TRECHO:
- - - - - - -
Pandemia Silenciosa
Existe um grande inimigo oculto da saúde. Um problema subestimado por muito tempo pelas autoridades competentes do mundo ocidentalizado, no qual seus cidadãos gozam de um conforto sem precedentes, mas pagam com seu bem-estar e com sua saúde.
Michele Obama, a primeira dama estadunidense, lidera desde 2010 a campanha Let’s move (numa tradução livre, “vamos nos mover”) que propõe formar uma geração de crianças mais saudáveis, evocando a importância de uma alimentação melhor e de uma vida fisicamente mais ativa.
Acontece que, bem embaixo de nossos narizes, desenvolve-se uma pandemia, da qual muitos daqueles que lêem este texto provavelmente já sofrem sem se dar conta. Esta é uma epidemia mundial de negligência ao corpo e redução da inteligência corporal, chamada de distonia cinestésica pelo proeminente fisioterapeuta, escritor e educador Tom Myers. Para Tom, nossa cultura não estimula o desenvolvimento da inteligência cinestésica, que é a capacidade de desenvolver a sensibilidade corporal e de elaborar e realizar movimentos.
Com um corpo ignorante desenvolvemos mais facilmente tensões musculares desnecessárias, dores musculoesqueléticas e degeneração precoce. Isso acontece porque vivemos num ambiente inapropriado física e culturalmente para as necessidades de nosso corpo. Por exemplo, embora passemos a maior parte de nossos dias sentados (enquanto nosso corpo foi moldado pela natureza para andar e permanecer em pé) não fomos educados por nossa família ou pelo sistema educacional a lidar corporalmente com esta circunstância.
Nossa habilidade de se movimentar vem sendo progressivamente excluída de nossa cultura. Na idade média, com a dominação cultural da igreja católica, a vivência corporal foi anulada em prol da espiritual. Em seguida, a revolução científica separou definitivamente o mundo físico do psicológico, um modelo que passou a estimular o desenvolvimento da racionalidade em detrimento do corpo. Por fim, a revolução industrial desencadeou um processo de redução do esforço físico no trabalho. O resultado disso tudo é que, hoje, se comparados aos nossos ancestrais recentes ou a outras culturas (como a indiana ou a oriental) apresentamos um compreendimento do corpo pobremente desenvolvido.
- - - - - - -
Dados de raciocínio sobre geometria de cenas:
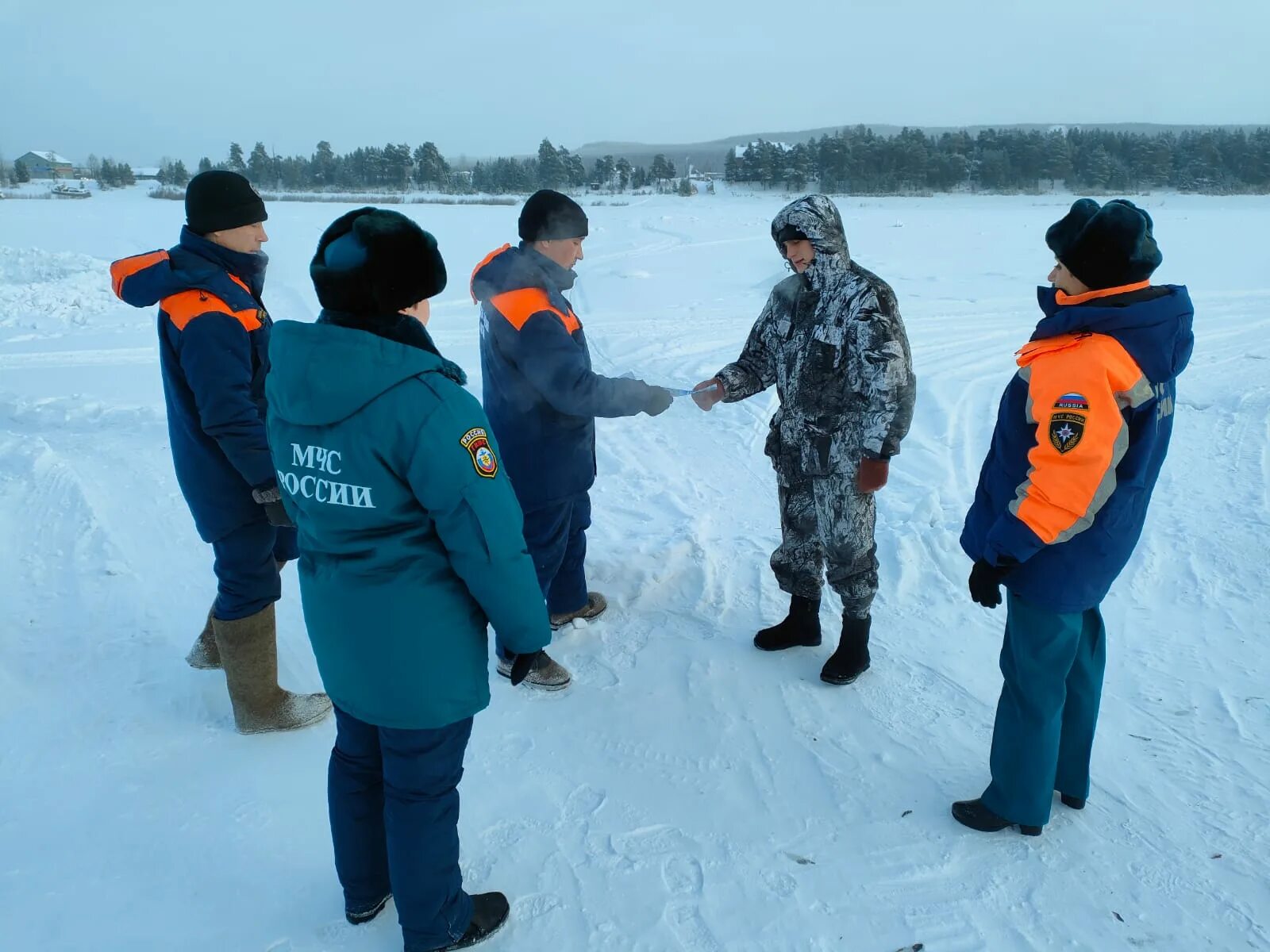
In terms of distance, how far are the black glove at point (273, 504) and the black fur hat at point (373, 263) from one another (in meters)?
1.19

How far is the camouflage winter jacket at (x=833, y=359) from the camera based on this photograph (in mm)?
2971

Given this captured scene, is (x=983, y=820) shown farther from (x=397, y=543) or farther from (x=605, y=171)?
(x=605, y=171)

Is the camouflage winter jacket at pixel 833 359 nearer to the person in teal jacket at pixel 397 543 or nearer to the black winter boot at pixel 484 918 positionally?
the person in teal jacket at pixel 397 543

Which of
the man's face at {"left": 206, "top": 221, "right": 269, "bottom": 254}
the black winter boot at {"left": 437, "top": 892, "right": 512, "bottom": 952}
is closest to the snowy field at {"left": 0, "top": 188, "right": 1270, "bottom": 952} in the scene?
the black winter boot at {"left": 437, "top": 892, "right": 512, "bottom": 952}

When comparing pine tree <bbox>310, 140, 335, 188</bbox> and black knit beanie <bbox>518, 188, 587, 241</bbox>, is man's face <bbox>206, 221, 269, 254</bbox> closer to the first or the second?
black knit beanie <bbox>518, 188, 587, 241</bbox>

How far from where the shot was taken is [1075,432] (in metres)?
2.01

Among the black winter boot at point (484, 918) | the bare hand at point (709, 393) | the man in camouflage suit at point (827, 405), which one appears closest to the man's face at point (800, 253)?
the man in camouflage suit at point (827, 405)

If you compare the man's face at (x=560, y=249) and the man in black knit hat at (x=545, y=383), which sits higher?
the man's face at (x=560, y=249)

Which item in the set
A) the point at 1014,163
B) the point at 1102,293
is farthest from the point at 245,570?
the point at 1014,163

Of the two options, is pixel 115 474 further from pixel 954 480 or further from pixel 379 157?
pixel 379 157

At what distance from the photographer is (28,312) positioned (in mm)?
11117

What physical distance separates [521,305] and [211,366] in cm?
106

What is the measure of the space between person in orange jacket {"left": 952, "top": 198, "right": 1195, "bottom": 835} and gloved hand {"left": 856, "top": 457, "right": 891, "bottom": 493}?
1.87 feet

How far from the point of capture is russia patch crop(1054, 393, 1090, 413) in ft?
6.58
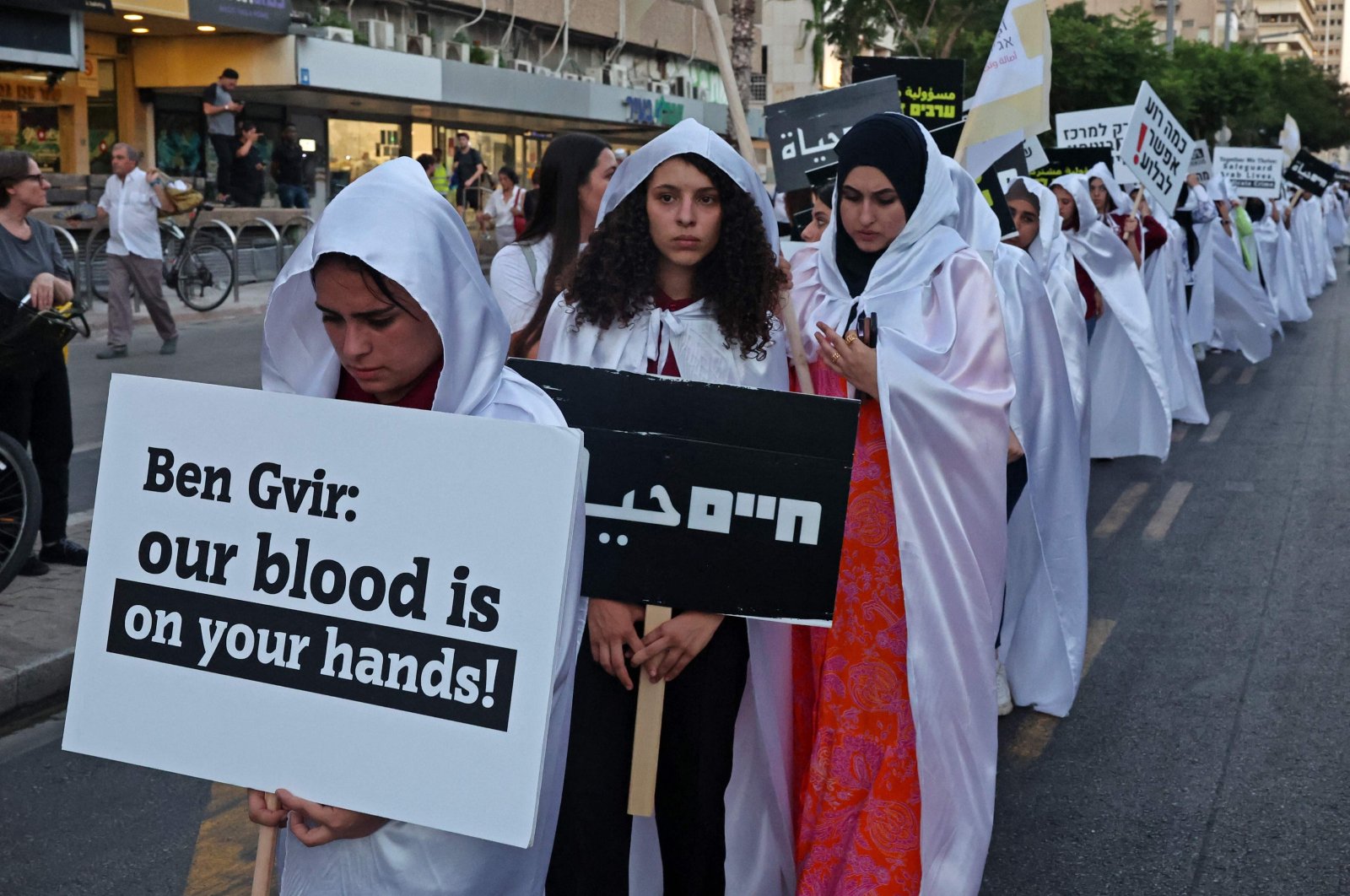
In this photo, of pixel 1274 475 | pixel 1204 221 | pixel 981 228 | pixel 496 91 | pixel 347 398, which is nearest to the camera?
- - - - - - -
TAREFA:
Responda com base no trecho sobre a pandemia silenciosa:
(a) Desde que ano Michele Obama lidera a campanha Let’s move?
(b) Que nome Tom Myers dá à epidemia mundial de negligência ao corpo?
(c) Que processo a revolução industrial desencadeou?
Os registros formam um material à parte, independente do trecho.

RESPOSTA:
(a) Desde 2010.
(b) Distonia cinestésica.
(c) Um processo de redução do esforço físico no trabalho.